Tokoh politik Sidarto Danusubroto dalam keterangan yang diterima Sabtu (17/10/2020) menilai, UU Cipta Kerja, telah diakui Bank Dunia sebagai terobosan besar untuk mengakselerasi ekonomi. “Substansi UU ini diakui Bank Dunia, dan dibutuhkan sebagai terobosan memajukan ekonomi. UU Cipta Kerja ini juga merampingkan birokrasi perizinan, mafia ini telah lama ada dalam kehidupan ekonomi, menjadi parasit,” ujar Sidarto, dalam dialog obrolan santai bertema Omnibus Law dan Covid-19, Jumat malam (16/10/2020).
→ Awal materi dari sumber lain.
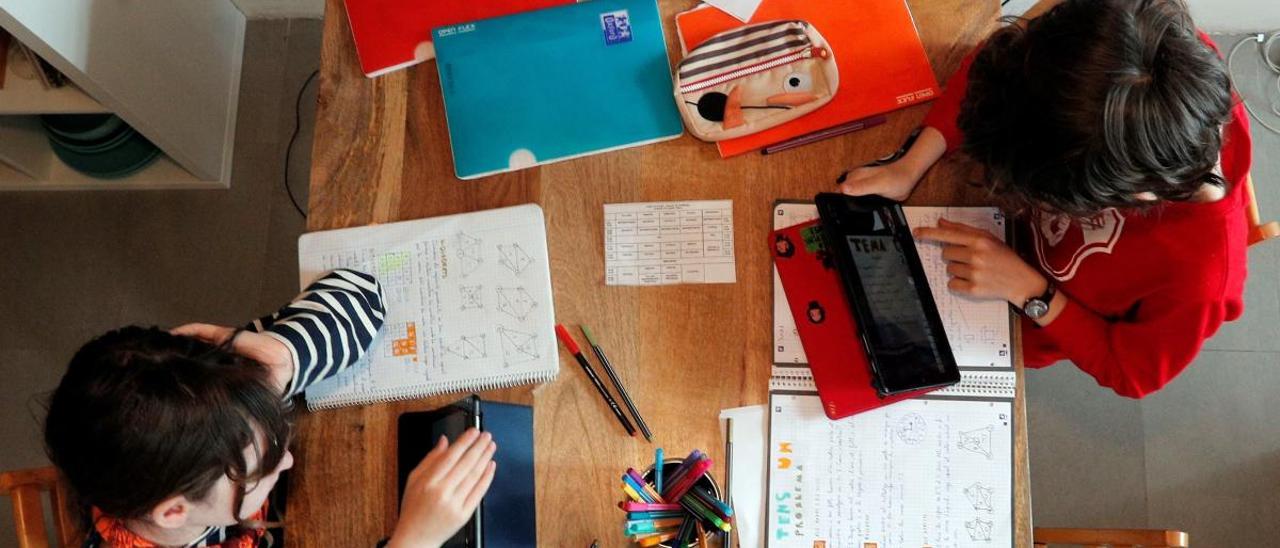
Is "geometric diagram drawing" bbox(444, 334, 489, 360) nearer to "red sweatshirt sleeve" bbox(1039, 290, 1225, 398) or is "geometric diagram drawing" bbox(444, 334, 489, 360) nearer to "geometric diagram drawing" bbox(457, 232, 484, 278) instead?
"geometric diagram drawing" bbox(457, 232, 484, 278)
Menurut Sidarto, UU Cipta Kerja sebagai terobosan ampuh untuk mengundang investasi Hanya saja, berbagai hal positif itu justru tertutupi hoax, digerakkan oleh kelompok yang tak ingin birokrasi makin efisien serta kepentingan politik jangka pendek yang merugikan kepentingan publik yang lebih besar. “Hoax telah menjungkirbalikkan materi UU Cipta Kerja, tanpa membaca mengetahui isi, mereka asal menolak,” kata anggota Dewan Pertimbangan Presiden (Wantimpres) ini.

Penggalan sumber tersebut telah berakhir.